■ Requirement ■
In your copy of the records, include every word exactly and no pictures.

■ Supplied data ■
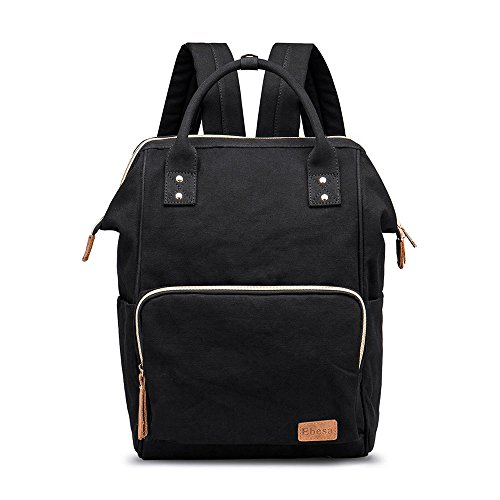 Multifunction Canvas Backpack Travel Bags for Man Woman Casual Laptop Rucksack (Semizipper Pocket x Black EB)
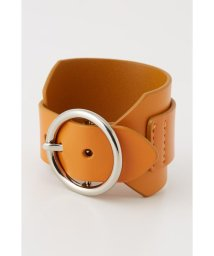 SLY/BIG O LEATHER BANGLE/502504231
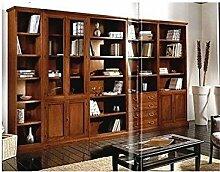 EsteaMobili Bücherregal Linear Modulares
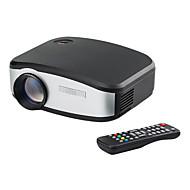 Výrobce originálních dílů LCD Domácí kino Projektor WVGA (800x480) 1200 Lumens LED 4:3/16:9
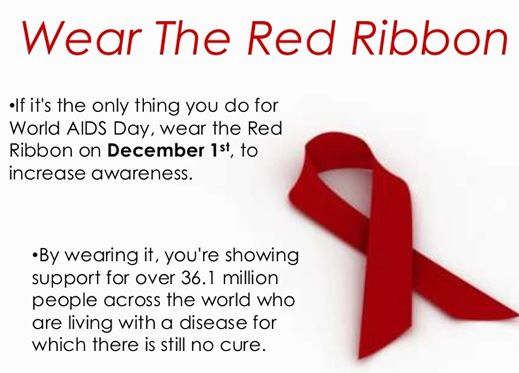 wear an aids ribbon for World AIDS Day December 1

■ Solved problem ■
 Multifunction Canvas Backpack Travel Bags for Man Woman Casual Laptop Rucksack (Semizipper Pocket x Black EB)
 SLY/BIG O LEATHER BANGLE/502504231
 EsteaMobili Bücherregal Linear Modulares
 Výrobce originálních dílů LCD Domácí kino Projektor WVGA (800x480) 1200 Lumens LED 4:3/16:9
 wear an aids ribbon for World AIDS Day December 1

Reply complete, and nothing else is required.